Saturday, March 12, 2011

Why Peter Washed Pilate's Hands

With the beginning of Lent and Catholic Coming Out Day (Ash Wednesday) having just occured, I have the perfect story to start of the Lenten season. When I was in junior high and high school my mom used to be one of the people in charge of Holy Week activities at my family's parish. One of things we did almost every year was organize a Passion Play on Good Friday.

This particular year I was supposed to play the random servant girl who shows up to do something whenever a main character isn't supposed to be doing said thing.
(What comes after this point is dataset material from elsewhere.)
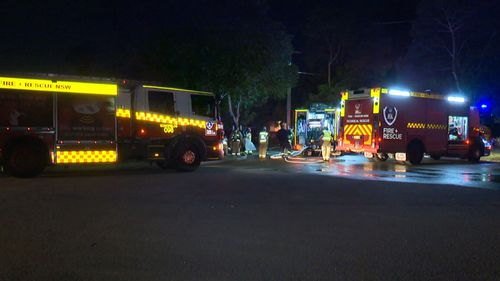 A woman has suffered serious burns to her face and body after going back into a burning house in Marayong, in Sydney's west, to find her dog.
So I went with the Sanhedrin guard to arrest Jesus (I think I held a torch), accuse Peter of being buddies with the Nazarene, was supposed to fetch the water and bowl so Pontius Pilate could wash his hands of Jesus etc...that didn't work out so well for me.
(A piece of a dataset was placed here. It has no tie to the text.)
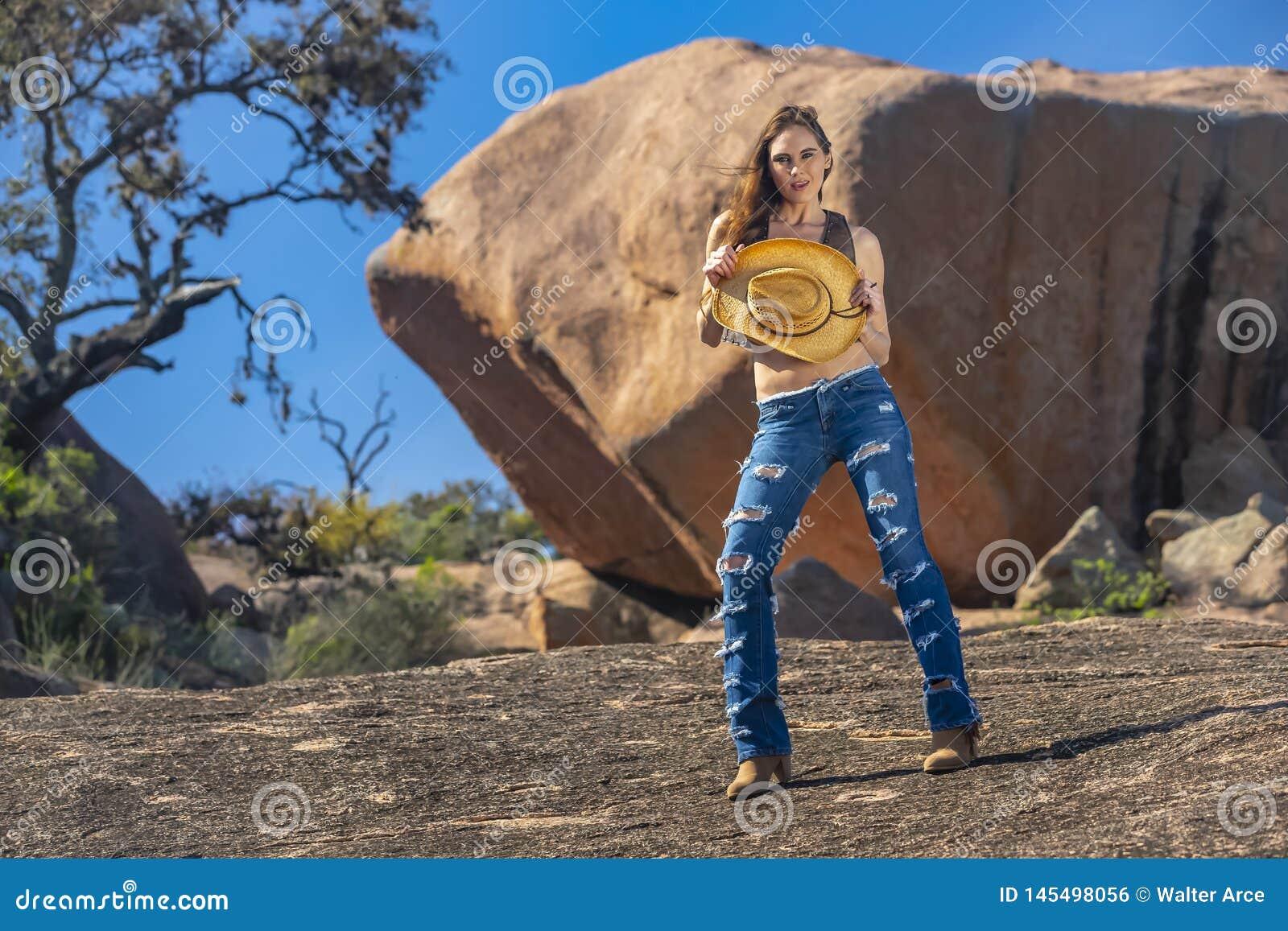 Älskvärd brunettcowgirlmodell Posing Outdoors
A little back ground...I get headaches. I've had chronic headaches for as long as I can remember. When I was younger they were mostly tension/cluster headaches. Bewteen high school and college I went to a headache clinic for a few months where they got rid of the tension headaches. So yay! But then I started getting migraines. Boo. I'd rather have back the tension headaches thank you very much. Over the counter pain killers never touched my headaches and to this day my standard ib profin dosage is 800mg two to four times a day. My doctor tried out a lot of different drugs to help me deal including, but not limited to: Imitrex, Tylenol 3, and Darvocet. There was also this little yellow pill that made me really loopy and the drugs my mom gave me like Fiorecet and Fiorenol (she likes to self diagnose and treat and that was extended to all of us). Imitrex and Tylonel did nothing for me but the Darvocet seemed to work.

Good Friday arrived and I had, you'll forgive me, a hell of a headache. I hadn't eaten a lot that day because it's a fast day and we were busy getting ready and between the headache and being hungry I was just not in the mood for a play. I got out my new darvocet perscription and noted that the dosage directions were one to two pills. I figured if two was good three must be better, right? And I really had to get rid of that headache. So I downed three of the giant, hot pink pills and went on with play prep.
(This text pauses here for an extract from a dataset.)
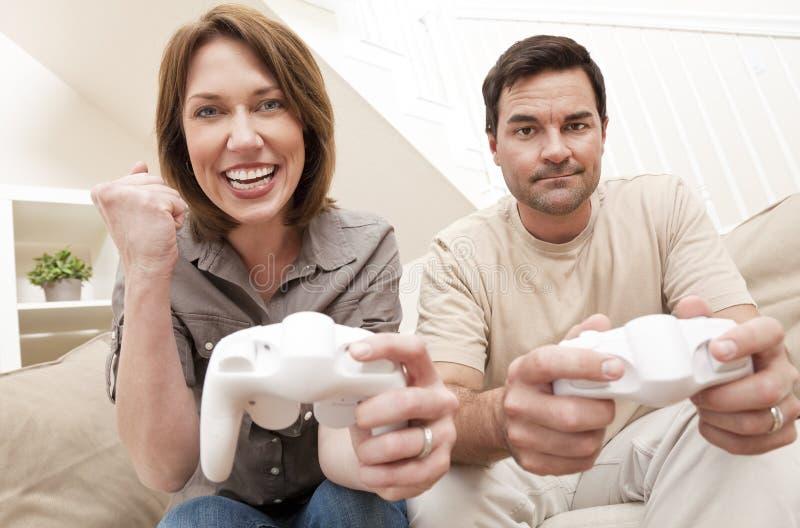 Pares da mulher do homem que jogam o jogo video do console imagem de stock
The headache certainly wasn't a problem anymore.

I got through the Garden of Gethsemane then went to sit in one of the front pews with all the Apostles while Pilate, who was played by the father of this boy we all had a crush on, had his first nunber. Did I mention it was a musical Passion Play? I watched happily from the pew, humming every now and then and grinning big while Pilate dreamed about a man who would be his downfall. I was also getting some odd and concerned looks from the Apostles.

While the play went on I became increasingly euphoric and the people in the crowd cried out for Jesus's crucifixion I became absolutely positive that I could fly. It started tentatively, this idea, first when I noticed that my arms seemed to just float up into the air, only to be batted down by an annoyed Apostle.


Between my floating arms and growing feeling of weightlessness I knew all I had to do was let go and I would be able to fly like Peter Pan. So I did and it was marvellous.

Except all I was doing was standing up and swaying about and making Pilate and Jesus miss a beat in their serious conversation about truth and my mom off in the choir wing be torn between shame, horror, and an intense desire to kill me.



I couldn't have been standing for more than a couple seconds really before the Apostles on either side of me (one being said boy of the crush) grabbed my arms and pulled me back into the pew. They had to keep hold of me for the rest of the play. Needless to say I was in no shape to continue in my role of random, pops up as needed, servant girl which is why when Pilate turned to wash his hands of the sin of condemming Jesus it was Peter who held the ewer and bowl for him. Which I'm pretty sure is not how it happens in the Bible.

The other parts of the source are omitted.